**ZITIERTE PASSAGE**
▼
(Tagebücher)
Wir alle – und das ist kein Gleichnis, sondern fast die Beschreibung der Wirklichkeit – wachsen auf und werden erzogen in einem Räubernest. Und erst, wenn wir erwachsen sind und uns umblicken, begreifen wir, wo wir sind und was wir treiben. Dann gilt es für jeden Einzelnen, sich zu entscheiden: die einen schließen sich den Räubern an und plündern, die andern meinen, daß sie nicht schuldig sind, wenn sie am Raube bloß teilhaben, ohne ihn gutzuheißen, besonders wenn sie sich bemühen, ihn zu verhindern; wieder andere lehnen sich auf und möchten das Räubernest am liebsten zerstören, aber sie sind schwach und ihrer sind zu wenige. Was soll man tun?
(Tagebücher)
Von den ärmsten an bis zu den begütertsten Klassen der Gesellschaft auf ist meines Erachtens die Gefräßigkeit das verbreitetste Laster unseres Lebens.
(Die erste Sprosse)
Entsetzlich sind weniger die Leiden und der Tod der Tiere als der Umstand, daß der Mensch ohne Not die edelste Regung seiner Seele, das Mitleid für die Mitgeschöpfe, in sich unterdrückt, mit Gewalt sein Herz dagegen verhärtend. Und wie tief ist es eingegraben in das Menschenherz, das Verbot, die Tiere zu töten!
▲
**EINTRÄGE DES DATENSATZES**
▼
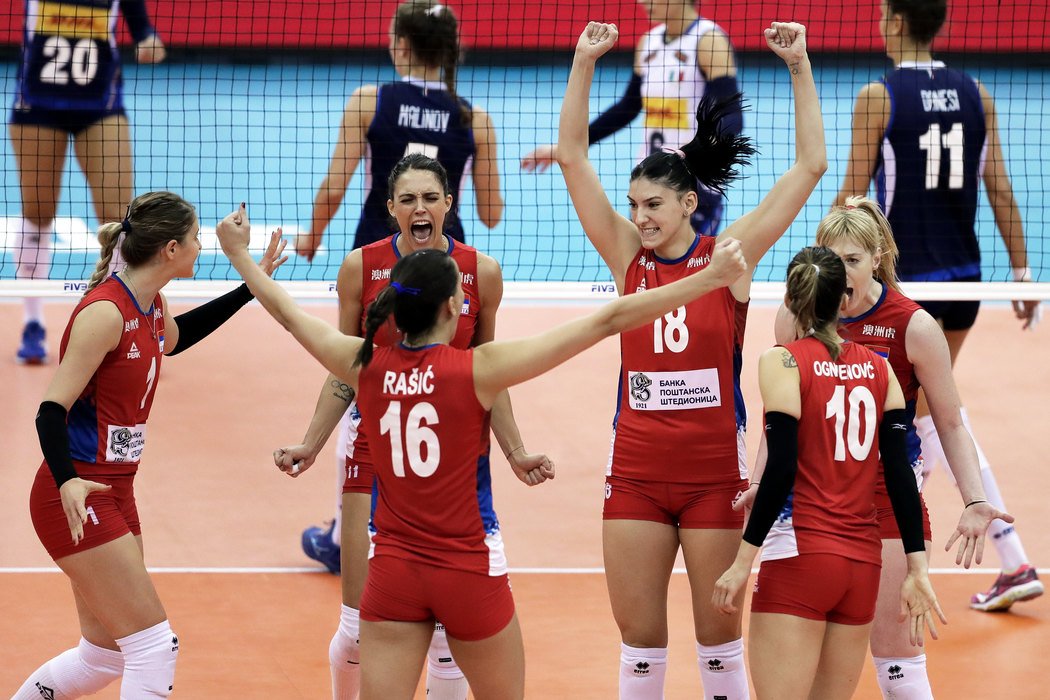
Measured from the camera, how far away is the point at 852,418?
167 inches

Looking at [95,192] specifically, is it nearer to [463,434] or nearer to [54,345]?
[54,345]

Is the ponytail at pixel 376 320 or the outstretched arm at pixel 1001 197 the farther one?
the outstretched arm at pixel 1001 197

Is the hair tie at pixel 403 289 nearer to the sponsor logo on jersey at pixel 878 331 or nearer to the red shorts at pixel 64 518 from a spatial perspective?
the red shorts at pixel 64 518

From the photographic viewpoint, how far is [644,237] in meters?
4.85

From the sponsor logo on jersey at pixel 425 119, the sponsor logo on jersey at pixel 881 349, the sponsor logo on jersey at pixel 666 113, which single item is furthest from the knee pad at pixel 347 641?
the sponsor logo on jersey at pixel 666 113

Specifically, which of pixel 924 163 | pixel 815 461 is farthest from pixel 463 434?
pixel 924 163

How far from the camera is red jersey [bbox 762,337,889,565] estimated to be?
4238mm

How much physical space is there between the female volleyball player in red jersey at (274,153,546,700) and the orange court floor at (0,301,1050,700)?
1059mm

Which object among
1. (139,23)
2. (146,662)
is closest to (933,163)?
(146,662)

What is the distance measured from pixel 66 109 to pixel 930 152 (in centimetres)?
584

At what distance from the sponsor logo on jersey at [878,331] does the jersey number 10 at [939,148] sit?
2.90 m

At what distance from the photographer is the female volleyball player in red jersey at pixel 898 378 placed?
15.6 feet

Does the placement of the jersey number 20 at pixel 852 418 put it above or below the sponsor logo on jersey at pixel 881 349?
below

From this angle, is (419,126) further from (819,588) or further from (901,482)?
(819,588)
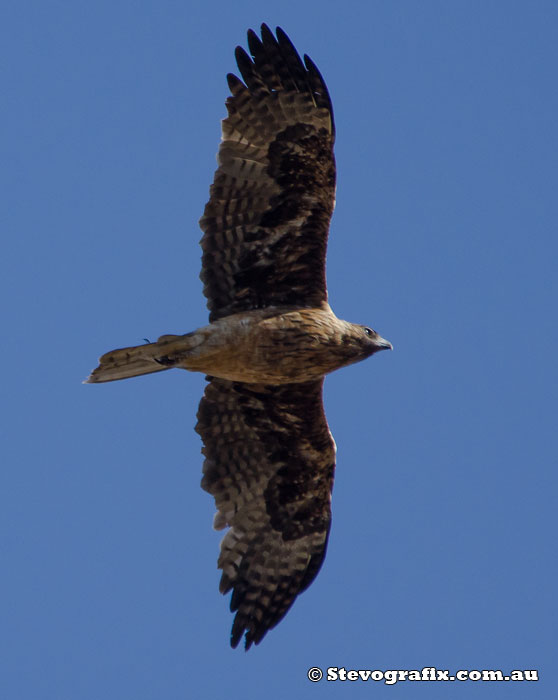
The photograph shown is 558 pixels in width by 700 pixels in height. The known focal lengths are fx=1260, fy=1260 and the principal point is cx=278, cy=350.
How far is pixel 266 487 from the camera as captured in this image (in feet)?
36.6

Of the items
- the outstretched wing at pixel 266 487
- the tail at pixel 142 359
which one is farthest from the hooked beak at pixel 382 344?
the tail at pixel 142 359

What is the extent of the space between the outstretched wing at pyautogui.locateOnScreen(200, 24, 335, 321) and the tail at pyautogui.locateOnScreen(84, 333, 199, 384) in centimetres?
58

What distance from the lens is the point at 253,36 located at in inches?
399

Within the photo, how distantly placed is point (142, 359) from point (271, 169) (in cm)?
183

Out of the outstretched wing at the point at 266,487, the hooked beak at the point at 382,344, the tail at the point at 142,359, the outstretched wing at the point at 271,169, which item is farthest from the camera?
the outstretched wing at the point at 266,487

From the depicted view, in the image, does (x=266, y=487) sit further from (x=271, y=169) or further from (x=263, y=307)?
(x=271, y=169)

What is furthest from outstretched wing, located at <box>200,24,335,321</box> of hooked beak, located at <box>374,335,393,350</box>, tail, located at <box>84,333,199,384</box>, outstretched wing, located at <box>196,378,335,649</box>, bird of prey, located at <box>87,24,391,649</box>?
outstretched wing, located at <box>196,378,335,649</box>

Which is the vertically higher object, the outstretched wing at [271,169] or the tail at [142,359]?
the outstretched wing at [271,169]

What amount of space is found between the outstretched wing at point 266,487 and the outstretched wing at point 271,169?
4.08 ft

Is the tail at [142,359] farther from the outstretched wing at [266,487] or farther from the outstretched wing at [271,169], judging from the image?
the outstretched wing at [266,487]

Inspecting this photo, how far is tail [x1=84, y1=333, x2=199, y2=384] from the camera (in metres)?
9.83

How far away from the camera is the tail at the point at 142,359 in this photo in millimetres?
9828

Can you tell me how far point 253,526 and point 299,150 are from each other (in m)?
3.33

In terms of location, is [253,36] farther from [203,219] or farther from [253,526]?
[253,526]
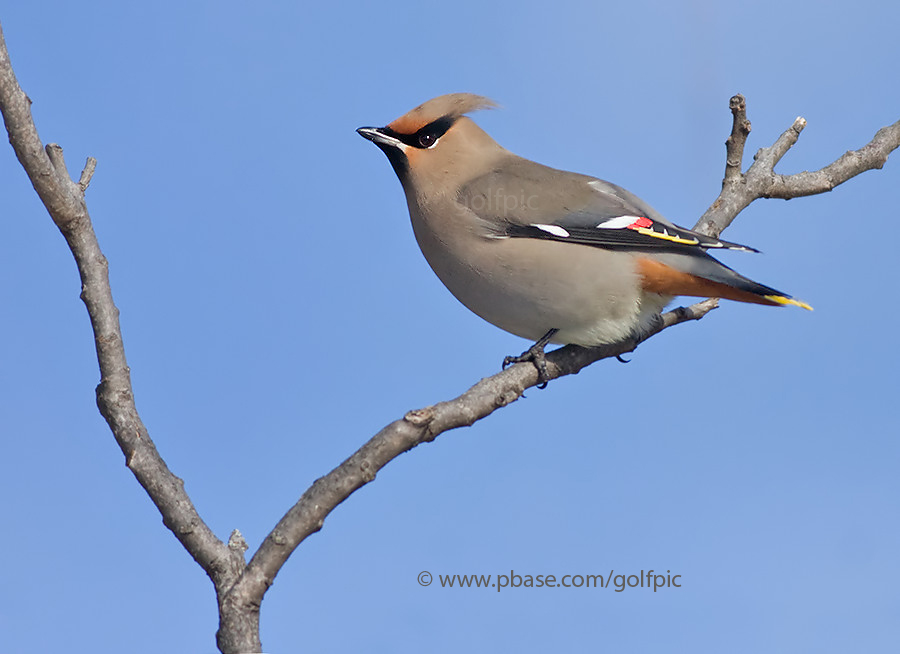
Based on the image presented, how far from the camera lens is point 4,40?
11.4ft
▲
**ÜBUNGSAUFGABEN**
1. Liste alle Haltungen auf, zwischen denen sich laut der zitierten Passage jeder Einzelne im Räubernest entscheidet.
2. Schreibe aus der zitierten Passage den Wortlaut von „Von den ärmsten“ bis „(Die erste Sprosse)“ wörtlich ab.

**LÖSUNGEN JE AUFGABE**
1.
- Die einen schließen sich den Räubern an und plündern.
- Die andern meinen, dass sie nicht schuldig sind, wenn sie am Raube bloß teilhaben, ohne ihn gutzuheißen, besonders wenn sie sich bemühen, ihn zu verhindern.
- Wieder andere lehnen sich auf und möchten das Räubernest am liebsten zerstören, sind aber schwach und zu wenige.

2.
Von den ärmsten an bis zu den begütertsten Klassen der Gesellschaft auf ist meines Erachtens die Gefräßigkeit das verbreitetste Laster unseres Lebens.
(Die erste Sprosse)